Rabbim, beni gireceğim yere sıdkla girdir,

çıkacağım yerden sıdkla çıkar;

katından bana yardımcı bir kuvvet ver.

İsra, 80

İnsan, her an bir yere girer bir yerden çıkar. Aynı mekânda kalsa bile bir an’dan çıkar bir sonraki an’a girer. Girdiği her an, girdiği her mekân yeni bir sınamadır. Oraya doğru olarak girecek mi? Doğru olarak girdiyse doğru olarak da çıkacak mı? O mekânda ya da an’da doğrunun yanında mı olacak yanlışın yanında mı? O mekânı/o an’ı sıdka mı şahit tutacak, yoksa yalana mı? Nasıl boyayacak an’ı ve mekânı?

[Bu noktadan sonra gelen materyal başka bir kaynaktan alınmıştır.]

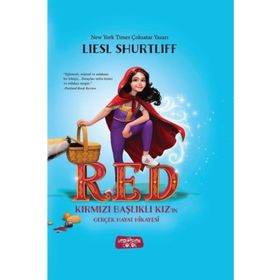 Başlıklı Kız’ın Gerçek Hayat Hikayesi - Liesl Shurtliff
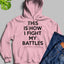 This Is How I Fight My Battles Hoodie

Sadece an ve mekân değildir girdiğimiz ve çıktığımız ‘yer’ler. Birine bir söz söylemek de, en azından sesiyle bir kulağa girmek, sözün anlamıyla da bir dimağa dâhil olmaktır. Yazı yazmak, hitap etmek, seslenmek, bir gönle girme teşebbüsüdür. Satırlara gözünüzü değirdiğiniz anda, bir yabancı içeri buyur ediyorsunuz. Tasavvurunuzda yer verir vermez kelimelerimi, benim niyetimi aklınızın başköşesine oturtuyorsunuz. Bakın, buraya kadar kurduğum cümlelerle aklınıza girdim bile, cümlenin son noktasıyla da aklınızdan çıkacağım. Doğrulukla mı girdim aklınıza? Yanlışlıkla girdiysem siz beni doğrultarak mı gönderirisiniz?

İşte bunlar hep sınama… Hep geliş gidişler. Sadece gövdemle değil, fikrimle de bir yer işgal ediyorum. Gönlünüzdeki bir hacmi doldurmaya aday oluyorum. Duygularınızın odalarında sessizce süzülüyorum. “Hoş geldin!” mi diyorsunuz? Sanki duyuyorum.

Hoş geldiysem-nahoş geldiysem de- ve hoş gitmem için dua edin e mi? Gelişi güzel olsun kelimelerin. Elbet, bu da Allah’ın yardımıyladır. İsra Suresi’nin bize öğrettiği bu. Gelenleri hoş göndermek için, gidenleri de hoş karşılayanlar olsun diye O’nun katından bir yardım ve kuvvet istiyoruz. Doğruyu söylemek, doğrulukla girmek, doğru olmak, doğru kalmak, doğrultmak, doğruya gitmek O’nun doğruyu bildirmesiyledir, O’nun doğruyu ve güzeli bize birlikte sevdirmesi sayesindedir.